A young boy (13 years old), son of friends of mine, is already very dedicated to mathemetics. He told me that, in the classical formula $$A=P\frac{i \,(i+1)^n}{(i+1)^n-1}$$ using his calculator he was able to compute any number knowing the three other except $i$ for which he needs to use a trial and error method. Since we use to "play mathemetics" (as he says) together, he asked me how he could do it simply.
For sure, I explained what are the problems and how the equation in $i$ could be easily solved by a numerical method such as Newton. This was probably looking too complex and he asked me if a "good" approximation could be given to him. But, deceptively, he asked for a formula which could be used on paper without any calculator.
Accepting the challenge, I worked the equation $$r=\frac{i\,(i+1)^n}{(i+1)^n-1}$$ for which I built two approximations.
The first one by Taylor series (around $i=0$) limited to first order $$r=\frac{i\, (n+1)}{2 n}+\frac{1}{n}\implies i_1=\frac{2 (n r-1)}{n+1}$$ which is an overestimate (Darboux theorem since this corresponds to the first iteration of Newton method).
The second one building the simplest Pade approximant (around $i=0$) $$r=\frac{\frac{1}{n}+\frac{ (n+2)}{3 n}i}{1-\frac{n-1}{6} i }\implies i_2=\frac{6 (n r-1)}{2(n+2)+n(n-1)r}$$ which is, as one could expect, much better than the first one but which corresponds to an underestimate (which I cannot prove).
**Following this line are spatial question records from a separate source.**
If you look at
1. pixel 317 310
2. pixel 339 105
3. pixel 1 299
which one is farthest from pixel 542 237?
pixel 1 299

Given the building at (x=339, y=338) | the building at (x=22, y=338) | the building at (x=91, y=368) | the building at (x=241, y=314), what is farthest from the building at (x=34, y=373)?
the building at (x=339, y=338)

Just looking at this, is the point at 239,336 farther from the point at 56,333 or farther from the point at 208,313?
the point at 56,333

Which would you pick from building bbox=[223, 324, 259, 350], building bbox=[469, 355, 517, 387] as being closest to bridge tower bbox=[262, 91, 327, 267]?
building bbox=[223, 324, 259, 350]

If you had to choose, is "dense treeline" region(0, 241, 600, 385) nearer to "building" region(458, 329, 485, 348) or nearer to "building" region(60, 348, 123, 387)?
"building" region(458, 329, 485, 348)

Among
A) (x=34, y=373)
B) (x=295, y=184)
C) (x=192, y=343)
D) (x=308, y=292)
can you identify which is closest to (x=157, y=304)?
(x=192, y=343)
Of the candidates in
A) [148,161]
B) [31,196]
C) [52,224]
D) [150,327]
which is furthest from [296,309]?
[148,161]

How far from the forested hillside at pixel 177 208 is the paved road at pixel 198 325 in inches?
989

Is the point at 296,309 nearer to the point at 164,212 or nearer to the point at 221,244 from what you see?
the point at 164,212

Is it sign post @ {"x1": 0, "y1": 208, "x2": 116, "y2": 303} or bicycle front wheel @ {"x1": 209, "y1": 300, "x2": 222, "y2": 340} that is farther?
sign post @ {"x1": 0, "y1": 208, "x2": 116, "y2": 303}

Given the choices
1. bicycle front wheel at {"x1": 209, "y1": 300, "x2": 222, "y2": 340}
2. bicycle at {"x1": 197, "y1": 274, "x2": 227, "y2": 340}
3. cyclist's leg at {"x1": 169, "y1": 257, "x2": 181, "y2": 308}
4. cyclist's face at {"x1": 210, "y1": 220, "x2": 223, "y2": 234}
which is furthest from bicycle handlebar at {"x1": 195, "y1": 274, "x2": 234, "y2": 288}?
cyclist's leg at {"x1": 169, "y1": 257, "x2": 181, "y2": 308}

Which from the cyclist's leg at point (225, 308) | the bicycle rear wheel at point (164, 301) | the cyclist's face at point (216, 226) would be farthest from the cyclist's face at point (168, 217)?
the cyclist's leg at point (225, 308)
Trying to improve that, using generated data ($0 \leq i\leq 0.01$ and $1 \leq n \leq 240$) and using linear regression, I finally proposed (rounding the coefficients) $$i_3\approx \frac 14 i_1+\frac 34 i_2$$ which is not too bad.
For example, using $r=0.01$ and $n=180$, the above formulas give $i_1=0.008840$, $i_2=0.006995$, $i_3=0.007456$ while the exact solution is $i=0.007299$.
My question is : does any one know a simple and accurate formula which could be proposed to this young man (remember : pen and paper only) ?
I must confess that I am now stuck (if he would have accepted a formula to be used with a calculator, I could have proposed a nice expression from a slightly more complex Pade approximant but this would require solving an ugly looking quadratic equation). For the conditions used above, it would lead to the estimate $0.007304$.